# [Task requirements]
Only the lines from the one with "Does (243,82) register" to the last line belong in your answer; write them out exactly and drop the pictures.

## BEGIN Records shown

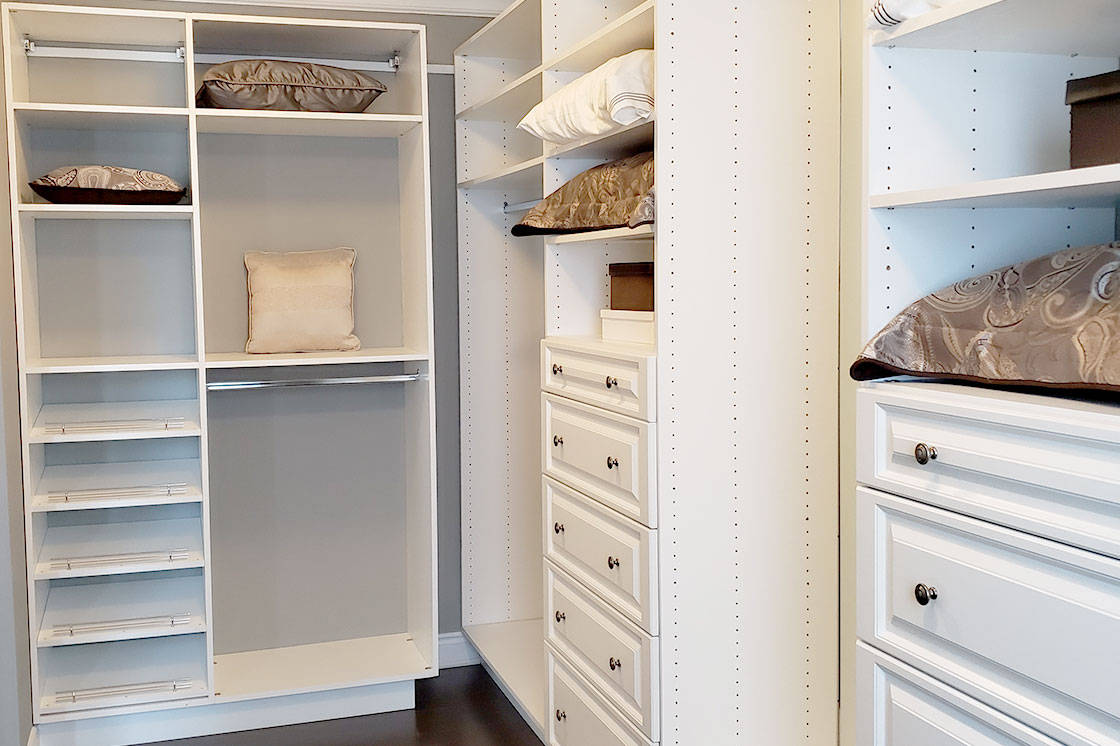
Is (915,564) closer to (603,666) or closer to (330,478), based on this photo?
(603,666)

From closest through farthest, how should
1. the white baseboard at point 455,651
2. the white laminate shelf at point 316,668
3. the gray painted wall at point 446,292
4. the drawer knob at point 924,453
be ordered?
the drawer knob at point 924,453 < the white laminate shelf at point 316,668 < the gray painted wall at point 446,292 < the white baseboard at point 455,651

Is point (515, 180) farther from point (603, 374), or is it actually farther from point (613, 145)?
point (603, 374)

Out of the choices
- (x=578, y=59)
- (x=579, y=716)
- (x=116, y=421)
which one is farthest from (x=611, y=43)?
(x=116, y=421)

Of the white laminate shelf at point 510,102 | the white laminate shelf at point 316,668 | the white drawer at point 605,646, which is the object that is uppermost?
the white laminate shelf at point 510,102

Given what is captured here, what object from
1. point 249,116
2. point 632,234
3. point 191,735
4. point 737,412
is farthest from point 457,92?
point 191,735

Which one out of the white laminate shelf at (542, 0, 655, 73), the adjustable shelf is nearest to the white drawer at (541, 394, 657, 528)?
the white laminate shelf at (542, 0, 655, 73)

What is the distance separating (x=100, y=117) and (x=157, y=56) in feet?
1.34

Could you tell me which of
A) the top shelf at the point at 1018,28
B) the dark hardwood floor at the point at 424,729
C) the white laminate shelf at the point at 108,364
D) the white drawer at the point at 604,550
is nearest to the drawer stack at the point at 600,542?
the white drawer at the point at 604,550

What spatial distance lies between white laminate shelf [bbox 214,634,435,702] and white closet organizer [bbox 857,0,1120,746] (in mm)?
2088

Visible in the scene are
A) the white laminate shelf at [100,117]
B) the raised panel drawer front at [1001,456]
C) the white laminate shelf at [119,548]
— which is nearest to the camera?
the raised panel drawer front at [1001,456]

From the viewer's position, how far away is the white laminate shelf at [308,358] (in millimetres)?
3330

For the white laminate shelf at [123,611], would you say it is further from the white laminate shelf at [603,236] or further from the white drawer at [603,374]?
the white laminate shelf at [603,236]

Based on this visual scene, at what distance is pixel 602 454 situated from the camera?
259 centimetres

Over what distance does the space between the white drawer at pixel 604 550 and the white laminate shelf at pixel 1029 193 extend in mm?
974
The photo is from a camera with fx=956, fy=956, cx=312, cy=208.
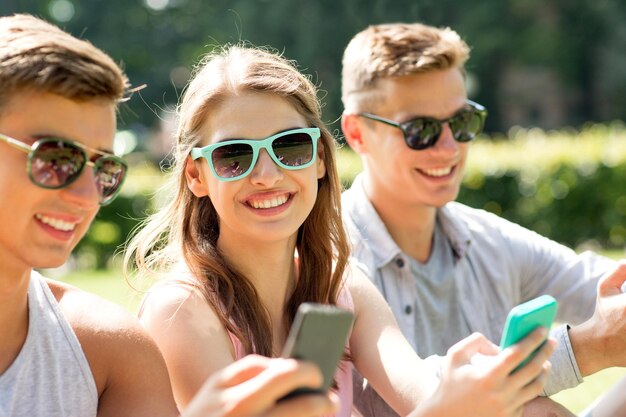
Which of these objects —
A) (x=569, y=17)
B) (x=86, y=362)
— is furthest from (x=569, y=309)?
(x=569, y=17)

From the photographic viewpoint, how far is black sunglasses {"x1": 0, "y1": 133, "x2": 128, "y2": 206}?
2.22 metres

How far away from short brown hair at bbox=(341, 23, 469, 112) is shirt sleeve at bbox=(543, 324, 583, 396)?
5.26 feet

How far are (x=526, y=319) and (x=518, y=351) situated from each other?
0.24 feet

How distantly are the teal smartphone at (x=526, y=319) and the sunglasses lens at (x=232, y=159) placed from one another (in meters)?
1.17

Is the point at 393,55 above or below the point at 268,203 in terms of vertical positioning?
above

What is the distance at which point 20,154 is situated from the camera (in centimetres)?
222

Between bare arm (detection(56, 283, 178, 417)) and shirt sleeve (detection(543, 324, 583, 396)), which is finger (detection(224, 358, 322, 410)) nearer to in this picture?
bare arm (detection(56, 283, 178, 417))

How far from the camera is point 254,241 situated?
320 centimetres

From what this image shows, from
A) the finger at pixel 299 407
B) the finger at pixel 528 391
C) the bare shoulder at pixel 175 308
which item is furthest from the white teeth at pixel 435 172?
the finger at pixel 299 407

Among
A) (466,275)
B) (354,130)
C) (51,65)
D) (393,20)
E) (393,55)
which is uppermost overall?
(51,65)

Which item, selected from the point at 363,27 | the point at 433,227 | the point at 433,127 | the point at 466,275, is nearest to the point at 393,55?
the point at 433,127

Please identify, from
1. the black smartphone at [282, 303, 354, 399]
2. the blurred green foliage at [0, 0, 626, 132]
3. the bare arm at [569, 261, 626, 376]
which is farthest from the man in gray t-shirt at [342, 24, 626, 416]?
the blurred green foliage at [0, 0, 626, 132]

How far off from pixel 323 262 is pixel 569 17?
42.1m

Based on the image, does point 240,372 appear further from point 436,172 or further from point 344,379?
point 436,172
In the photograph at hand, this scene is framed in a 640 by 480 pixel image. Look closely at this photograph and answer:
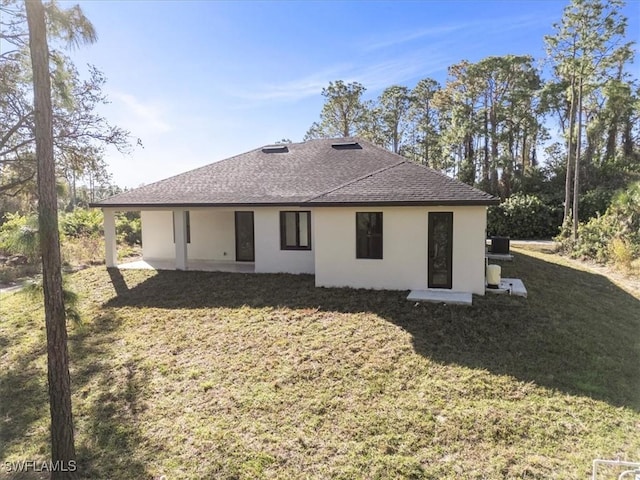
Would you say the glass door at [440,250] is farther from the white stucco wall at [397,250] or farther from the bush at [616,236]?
the bush at [616,236]

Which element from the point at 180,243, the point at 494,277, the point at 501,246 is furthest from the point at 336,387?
the point at 501,246

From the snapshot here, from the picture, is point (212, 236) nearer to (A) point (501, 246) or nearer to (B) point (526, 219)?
(A) point (501, 246)

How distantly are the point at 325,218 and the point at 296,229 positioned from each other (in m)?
2.20

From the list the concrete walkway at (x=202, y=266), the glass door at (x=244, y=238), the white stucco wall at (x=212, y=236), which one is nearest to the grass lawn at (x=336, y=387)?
the concrete walkway at (x=202, y=266)

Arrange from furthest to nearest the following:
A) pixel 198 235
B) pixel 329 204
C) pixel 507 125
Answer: pixel 507 125
pixel 198 235
pixel 329 204

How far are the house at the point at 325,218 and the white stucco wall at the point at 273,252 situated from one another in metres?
0.03

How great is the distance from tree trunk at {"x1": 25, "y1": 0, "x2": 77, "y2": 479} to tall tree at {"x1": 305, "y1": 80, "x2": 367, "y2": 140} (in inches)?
1208

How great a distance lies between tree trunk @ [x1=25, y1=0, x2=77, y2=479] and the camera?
4.26 metres

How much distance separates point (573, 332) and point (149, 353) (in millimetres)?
8127

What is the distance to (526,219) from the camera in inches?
964

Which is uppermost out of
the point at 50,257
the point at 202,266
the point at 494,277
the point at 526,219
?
the point at 50,257

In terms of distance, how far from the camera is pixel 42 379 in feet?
22.4

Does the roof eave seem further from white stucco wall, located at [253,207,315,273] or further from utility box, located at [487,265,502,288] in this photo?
utility box, located at [487,265,502,288]

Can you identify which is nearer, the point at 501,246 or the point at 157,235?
the point at 157,235
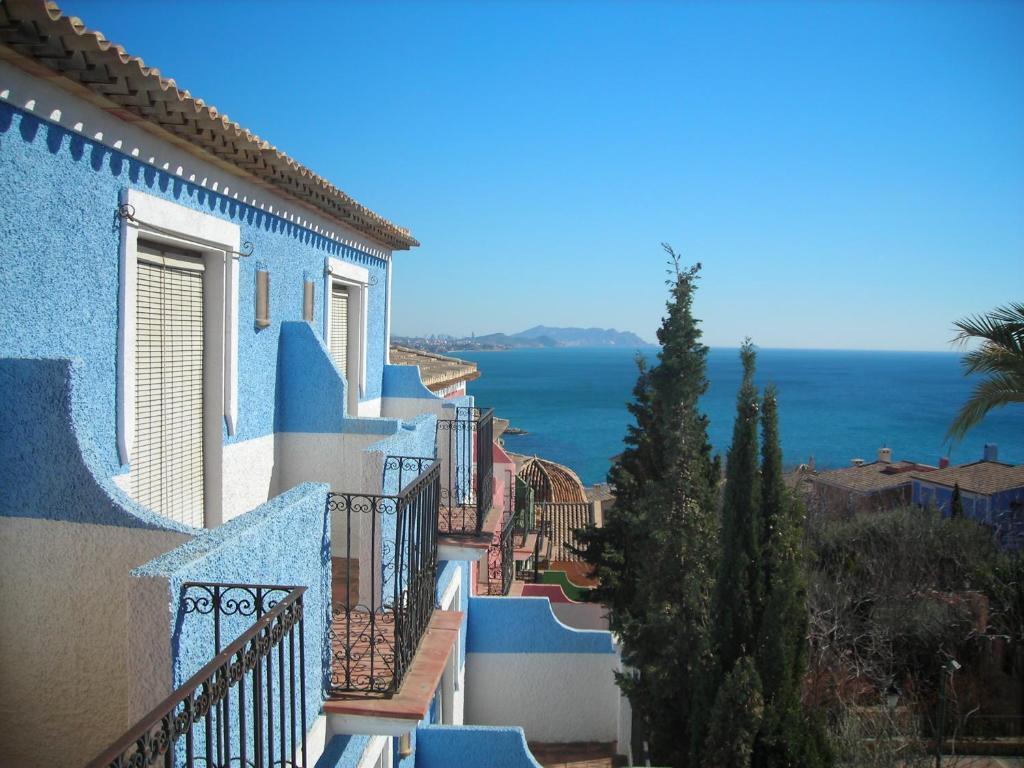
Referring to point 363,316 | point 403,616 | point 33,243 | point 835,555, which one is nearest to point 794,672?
point 403,616

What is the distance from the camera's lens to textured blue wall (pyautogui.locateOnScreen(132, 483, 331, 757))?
3.55 meters

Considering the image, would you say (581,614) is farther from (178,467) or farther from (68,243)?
(68,243)

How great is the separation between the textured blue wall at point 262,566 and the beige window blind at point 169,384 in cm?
199

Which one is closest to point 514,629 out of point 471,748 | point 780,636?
point 471,748

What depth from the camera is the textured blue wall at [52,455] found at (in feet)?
14.5

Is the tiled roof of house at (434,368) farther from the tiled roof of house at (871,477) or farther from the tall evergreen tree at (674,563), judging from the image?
the tiled roof of house at (871,477)

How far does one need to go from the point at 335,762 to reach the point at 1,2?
5.06 meters

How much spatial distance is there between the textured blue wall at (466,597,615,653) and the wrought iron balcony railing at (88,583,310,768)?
8.18 m

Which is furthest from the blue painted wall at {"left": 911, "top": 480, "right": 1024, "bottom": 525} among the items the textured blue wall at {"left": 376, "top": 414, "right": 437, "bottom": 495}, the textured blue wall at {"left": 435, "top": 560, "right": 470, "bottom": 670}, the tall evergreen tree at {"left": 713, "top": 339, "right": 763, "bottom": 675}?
the textured blue wall at {"left": 376, "top": 414, "right": 437, "bottom": 495}

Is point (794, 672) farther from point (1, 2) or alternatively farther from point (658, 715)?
point (1, 2)

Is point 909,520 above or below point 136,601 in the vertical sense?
below

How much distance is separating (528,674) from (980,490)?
82.6 ft

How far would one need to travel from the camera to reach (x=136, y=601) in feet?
11.4

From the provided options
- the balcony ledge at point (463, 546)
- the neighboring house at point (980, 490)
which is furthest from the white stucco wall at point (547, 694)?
the neighboring house at point (980, 490)
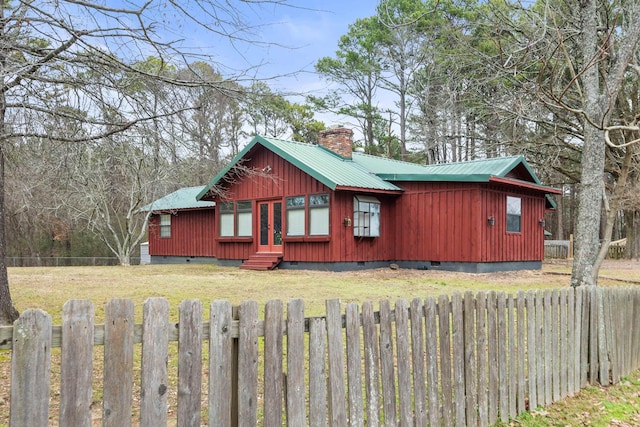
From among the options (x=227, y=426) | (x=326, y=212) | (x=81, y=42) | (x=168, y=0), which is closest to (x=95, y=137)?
(x=81, y=42)

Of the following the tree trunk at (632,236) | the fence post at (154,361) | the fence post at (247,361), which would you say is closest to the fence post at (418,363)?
the fence post at (247,361)

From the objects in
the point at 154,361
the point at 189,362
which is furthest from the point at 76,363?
the point at 189,362

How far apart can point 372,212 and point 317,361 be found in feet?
44.2

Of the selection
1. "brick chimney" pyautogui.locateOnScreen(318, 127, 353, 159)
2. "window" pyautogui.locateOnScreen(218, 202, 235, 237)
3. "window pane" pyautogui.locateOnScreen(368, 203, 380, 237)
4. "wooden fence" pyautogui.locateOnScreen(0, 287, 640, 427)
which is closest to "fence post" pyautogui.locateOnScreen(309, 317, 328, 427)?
→ "wooden fence" pyautogui.locateOnScreen(0, 287, 640, 427)

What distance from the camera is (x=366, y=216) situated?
16.0 metres

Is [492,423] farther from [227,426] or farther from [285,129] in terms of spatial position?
[285,129]

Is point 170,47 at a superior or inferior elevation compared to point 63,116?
superior

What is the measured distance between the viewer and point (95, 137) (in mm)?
4965

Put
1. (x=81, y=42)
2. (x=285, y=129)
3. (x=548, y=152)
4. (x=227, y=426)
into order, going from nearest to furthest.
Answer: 1. (x=227, y=426)
2. (x=81, y=42)
3. (x=548, y=152)
4. (x=285, y=129)

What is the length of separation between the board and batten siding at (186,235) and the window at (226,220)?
2.61 meters

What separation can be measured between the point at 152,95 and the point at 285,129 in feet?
88.4

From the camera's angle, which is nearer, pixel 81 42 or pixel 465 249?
pixel 81 42

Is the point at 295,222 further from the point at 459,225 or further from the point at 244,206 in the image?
the point at 459,225

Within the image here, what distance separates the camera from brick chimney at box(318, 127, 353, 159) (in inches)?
731
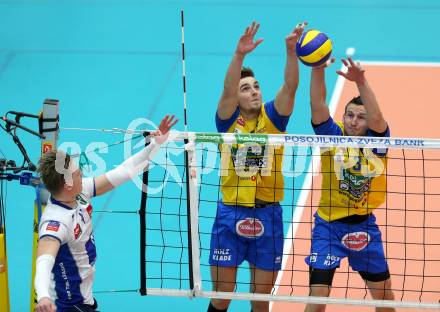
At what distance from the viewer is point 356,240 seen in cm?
625

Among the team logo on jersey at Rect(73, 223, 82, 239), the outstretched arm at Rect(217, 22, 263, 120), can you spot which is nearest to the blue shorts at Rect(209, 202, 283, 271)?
the outstretched arm at Rect(217, 22, 263, 120)

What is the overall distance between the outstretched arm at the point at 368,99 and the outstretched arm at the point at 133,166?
1372mm

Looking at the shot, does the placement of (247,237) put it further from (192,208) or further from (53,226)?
(53,226)

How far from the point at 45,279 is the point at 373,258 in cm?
257

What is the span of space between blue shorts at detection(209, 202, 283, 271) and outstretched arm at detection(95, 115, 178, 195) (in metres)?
0.81

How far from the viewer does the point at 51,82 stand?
11.8 metres

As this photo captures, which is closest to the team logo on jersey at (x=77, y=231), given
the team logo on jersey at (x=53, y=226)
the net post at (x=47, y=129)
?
the team logo on jersey at (x=53, y=226)

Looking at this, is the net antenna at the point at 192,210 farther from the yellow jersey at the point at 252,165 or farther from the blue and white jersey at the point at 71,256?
the blue and white jersey at the point at 71,256

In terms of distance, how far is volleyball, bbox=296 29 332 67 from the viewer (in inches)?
239

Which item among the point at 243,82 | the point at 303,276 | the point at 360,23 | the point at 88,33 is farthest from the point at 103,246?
the point at 360,23

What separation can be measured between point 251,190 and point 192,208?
0.55 metres

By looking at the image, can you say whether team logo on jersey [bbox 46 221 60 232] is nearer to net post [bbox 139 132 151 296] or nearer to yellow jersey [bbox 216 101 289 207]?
net post [bbox 139 132 151 296]

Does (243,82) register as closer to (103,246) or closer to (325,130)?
(325,130)

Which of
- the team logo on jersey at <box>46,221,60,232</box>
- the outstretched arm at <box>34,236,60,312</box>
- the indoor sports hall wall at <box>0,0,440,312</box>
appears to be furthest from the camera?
the indoor sports hall wall at <box>0,0,440,312</box>
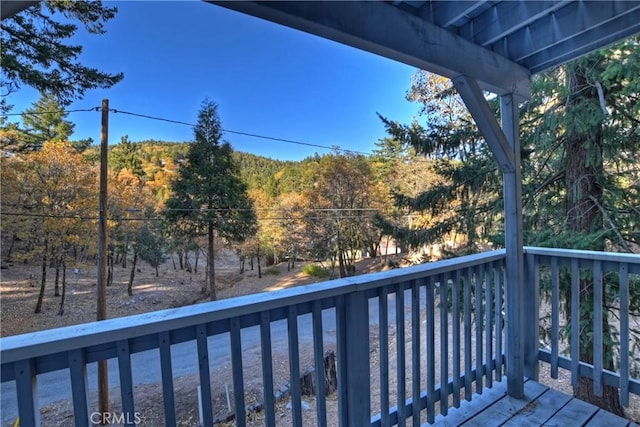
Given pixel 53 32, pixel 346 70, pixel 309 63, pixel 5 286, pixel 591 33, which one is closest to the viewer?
pixel 591 33

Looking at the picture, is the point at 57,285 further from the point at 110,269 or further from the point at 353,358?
the point at 353,358

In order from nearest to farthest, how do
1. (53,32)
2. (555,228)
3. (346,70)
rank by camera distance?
(555,228)
(53,32)
(346,70)

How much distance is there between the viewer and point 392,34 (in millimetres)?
1366

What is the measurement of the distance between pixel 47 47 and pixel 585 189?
23.6 feet

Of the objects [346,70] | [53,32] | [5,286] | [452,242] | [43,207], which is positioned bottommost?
[5,286]

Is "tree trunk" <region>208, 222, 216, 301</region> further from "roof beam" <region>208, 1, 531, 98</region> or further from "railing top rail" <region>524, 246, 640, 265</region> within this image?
"roof beam" <region>208, 1, 531, 98</region>

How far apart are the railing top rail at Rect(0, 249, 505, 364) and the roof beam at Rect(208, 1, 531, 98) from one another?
0.97 meters

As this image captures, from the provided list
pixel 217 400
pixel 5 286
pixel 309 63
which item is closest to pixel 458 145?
pixel 217 400

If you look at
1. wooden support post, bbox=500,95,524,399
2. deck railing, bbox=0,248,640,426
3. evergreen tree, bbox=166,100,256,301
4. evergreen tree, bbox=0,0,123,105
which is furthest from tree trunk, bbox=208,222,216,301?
wooden support post, bbox=500,95,524,399

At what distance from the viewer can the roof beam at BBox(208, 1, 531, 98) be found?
3.66 ft

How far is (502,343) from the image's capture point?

## END Records shown

# [Task answer]
Does (243,82) register as closer to (103,246) or closer to (325,130)?
(325,130)

Which of
- the team logo on jersey at <box>46,221,60,232</box>
- the outstretched arm at <box>34,236,60,312</box>
- the indoor sports hall wall at <box>0,0,440,312</box>
appears to be furthest from the camera?
the indoor sports hall wall at <box>0,0,440,312</box>
Given pixel 53 32, pixel 346 70, pixel 309 63, pixel 5 286, pixel 591 33, which one is closest to the viewer?
pixel 591 33

Looking at the picture, is the point at 57,285 further from the point at 110,269 or further from the point at 353,358?
the point at 353,358

In order from nearest to farthest, how do
1. (53,32)
2. (555,228)
3. (346,70)
rank by camera distance?
(555,228)
(53,32)
(346,70)

How much distance is there between the viewer and point 392,34 (in millimetres)?
1366

What is the measurement of the distance between pixel 47 47 and pixel 585 189?
23.6 feet

Of the objects [346,70] | [53,32] | [5,286] | [452,242] | [43,207], which is positioned bottommost?
[5,286]

Is "tree trunk" <region>208, 222, 216, 301</region> further from "roof beam" <region>208, 1, 531, 98</region> or further from "railing top rail" <region>524, 246, 640, 265</region> within this image?
"roof beam" <region>208, 1, 531, 98</region>

How far apart are the railing top rail at Rect(0, 249, 505, 364) and the roof beam at Rect(208, 1, 531, 98) from one another?
0.97 meters

As this image captures, from the provided list
pixel 217 400
pixel 5 286
pixel 309 63
which item is closest to pixel 458 145?
pixel 217 400

If you look at
1. wooden support post, bbox=500,95,524,399
2. deck railing, bbox=0,248,640,426
3. evergreen tree, bbox=166,100,256,301
4. evergreen tree, bbox=0,0,123,105
which is furthest from tree trunk, bbox=208,222,216,301?
wooden support post, bbox=500,95,524,399

At what distance from the viewer can the roof beam at BBox(208, 1, 531, 98) be found?
3.66 ft

How far is (502,343) from the image's capture point?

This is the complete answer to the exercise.